SHORT EXERCISE: Reproduce the listing below verbatim, beginning at the line that contains "Between point 64,76" and continuing through the final line of the listing, both ends included.
------------------------------------
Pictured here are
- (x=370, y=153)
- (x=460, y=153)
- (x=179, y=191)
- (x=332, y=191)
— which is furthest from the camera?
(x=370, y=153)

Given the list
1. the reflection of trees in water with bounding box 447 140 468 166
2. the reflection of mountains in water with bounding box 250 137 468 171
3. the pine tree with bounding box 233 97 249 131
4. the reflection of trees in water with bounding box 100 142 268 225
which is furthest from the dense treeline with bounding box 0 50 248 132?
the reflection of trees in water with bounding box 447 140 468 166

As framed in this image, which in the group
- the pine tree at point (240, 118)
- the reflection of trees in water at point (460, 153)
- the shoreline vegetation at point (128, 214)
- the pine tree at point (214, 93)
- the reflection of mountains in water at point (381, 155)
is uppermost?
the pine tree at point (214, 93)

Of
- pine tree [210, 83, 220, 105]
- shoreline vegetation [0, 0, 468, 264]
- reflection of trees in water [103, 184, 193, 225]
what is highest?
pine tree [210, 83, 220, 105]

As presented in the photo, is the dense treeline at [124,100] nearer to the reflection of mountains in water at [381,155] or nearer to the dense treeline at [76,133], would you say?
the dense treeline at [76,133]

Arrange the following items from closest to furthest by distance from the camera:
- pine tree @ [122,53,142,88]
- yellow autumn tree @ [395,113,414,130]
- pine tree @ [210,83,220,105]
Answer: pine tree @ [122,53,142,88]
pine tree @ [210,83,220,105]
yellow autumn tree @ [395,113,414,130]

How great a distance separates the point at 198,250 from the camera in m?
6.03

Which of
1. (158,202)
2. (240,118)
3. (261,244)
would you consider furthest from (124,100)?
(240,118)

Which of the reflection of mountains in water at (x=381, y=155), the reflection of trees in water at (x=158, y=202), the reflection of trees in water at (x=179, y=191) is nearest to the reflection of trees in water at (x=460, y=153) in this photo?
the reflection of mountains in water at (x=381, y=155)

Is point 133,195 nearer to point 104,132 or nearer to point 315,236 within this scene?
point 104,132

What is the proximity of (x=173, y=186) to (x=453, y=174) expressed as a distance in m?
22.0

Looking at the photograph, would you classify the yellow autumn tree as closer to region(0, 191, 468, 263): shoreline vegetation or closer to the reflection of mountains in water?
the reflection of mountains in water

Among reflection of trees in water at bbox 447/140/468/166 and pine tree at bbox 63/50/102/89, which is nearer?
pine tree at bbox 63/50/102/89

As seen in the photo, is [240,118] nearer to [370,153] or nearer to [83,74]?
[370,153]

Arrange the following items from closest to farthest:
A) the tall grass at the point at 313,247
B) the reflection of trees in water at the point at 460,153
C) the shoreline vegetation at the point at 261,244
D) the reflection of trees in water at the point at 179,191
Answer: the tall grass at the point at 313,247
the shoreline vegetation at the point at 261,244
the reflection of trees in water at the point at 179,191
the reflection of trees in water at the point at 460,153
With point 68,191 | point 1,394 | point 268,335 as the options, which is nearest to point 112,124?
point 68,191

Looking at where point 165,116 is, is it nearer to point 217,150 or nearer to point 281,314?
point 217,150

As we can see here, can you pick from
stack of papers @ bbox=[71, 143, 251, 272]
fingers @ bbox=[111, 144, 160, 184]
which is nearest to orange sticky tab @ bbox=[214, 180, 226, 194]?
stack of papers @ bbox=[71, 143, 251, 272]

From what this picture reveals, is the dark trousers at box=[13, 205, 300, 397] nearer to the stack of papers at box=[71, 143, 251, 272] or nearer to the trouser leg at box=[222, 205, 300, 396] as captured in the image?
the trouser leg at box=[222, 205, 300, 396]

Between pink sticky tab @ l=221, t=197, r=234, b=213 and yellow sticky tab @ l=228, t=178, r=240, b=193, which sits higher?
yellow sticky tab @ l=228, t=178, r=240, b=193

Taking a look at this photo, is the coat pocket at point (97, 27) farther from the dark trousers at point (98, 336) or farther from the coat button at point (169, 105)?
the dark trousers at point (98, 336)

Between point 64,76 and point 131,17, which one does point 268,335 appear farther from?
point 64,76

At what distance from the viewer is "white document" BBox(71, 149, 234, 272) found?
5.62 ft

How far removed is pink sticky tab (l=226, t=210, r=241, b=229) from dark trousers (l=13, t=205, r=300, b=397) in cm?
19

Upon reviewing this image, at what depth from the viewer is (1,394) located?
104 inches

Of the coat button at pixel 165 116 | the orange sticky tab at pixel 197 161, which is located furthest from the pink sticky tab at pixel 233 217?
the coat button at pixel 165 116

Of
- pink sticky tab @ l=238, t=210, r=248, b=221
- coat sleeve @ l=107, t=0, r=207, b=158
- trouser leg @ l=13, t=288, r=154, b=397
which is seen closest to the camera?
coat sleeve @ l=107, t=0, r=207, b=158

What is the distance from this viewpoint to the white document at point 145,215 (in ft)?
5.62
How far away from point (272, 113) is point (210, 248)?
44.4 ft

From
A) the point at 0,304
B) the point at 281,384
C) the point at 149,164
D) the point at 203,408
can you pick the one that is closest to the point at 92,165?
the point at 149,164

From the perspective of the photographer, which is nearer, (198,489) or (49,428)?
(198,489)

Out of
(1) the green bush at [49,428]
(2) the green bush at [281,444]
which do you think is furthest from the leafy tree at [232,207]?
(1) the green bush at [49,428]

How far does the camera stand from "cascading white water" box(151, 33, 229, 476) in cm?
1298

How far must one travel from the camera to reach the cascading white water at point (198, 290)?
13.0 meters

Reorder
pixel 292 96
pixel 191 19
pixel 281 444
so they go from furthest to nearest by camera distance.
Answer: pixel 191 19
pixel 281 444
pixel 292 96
------------------------------------
RESULT:
Between point 64,76 and point 131,17, which one does point 268,335 appear farther from?
point 64,76

At what distance from the viewer is "white document" BBox(71, 149, 234, 272) found?
5.62 ft

How far removed is pink sticky tab (l=226, t=210, r=241, b=229) from dark trousers (l=13, t=205, r=300, b=397) in cm?
19

Upon reviewing this image, at what depth from the viewer is (1,394) located?
104 inches

Of the coat button at pixel 165 116 | the orange sticky tab at pixel 197 161, which is located furthest from the pink sticky tab at pixel 233 217?
the coat button at pixel 165 116

Of
- pink sticky tab @ l=238, t=210, r=248, b=221
- coat sleeve @ l=107, t=0, r=207, b=158
- trouser leg @ l=13, t=288, r=154, b=397
which is seen closest to the camera?
coat sleeve @ l=107, t=0, r=207, b=158

What is the distance from this viewpoint to the white document at point 145,215 (in ft)?
5.62
How far away from point (272, 113) is point (210, 248)?
44.4 ft

From
A) the point at 0,304
B) the point at 281,384
C) the point at 149,164
D) the point at 203,408
can you pick the one that is closest to the point at 92,165?
the point at 149,164

From the perspective of the photographer, which is nearer, (198,489) or (49,428)?
(198,489)

Out of
(1) the green bush at [49,428]
(2) the green bush at [281,444]
which do you think is furthest from the leafy tree at [232,207]?
(1) the green bush at [49,428]

How far does the camera stand from "cascading white water" box(151, 33, 229, 476) in cm?
1298

How far must one travel from the camera to reach the cascading white water at point (198, 290)?
13.0 meters

Reorder
pixel 292 96
pixel 191 19
pixel 281 444
so they go from furthest to nearest by camera distance.
Answer: pixel 191 19
pixel 281 444
pixel 292 96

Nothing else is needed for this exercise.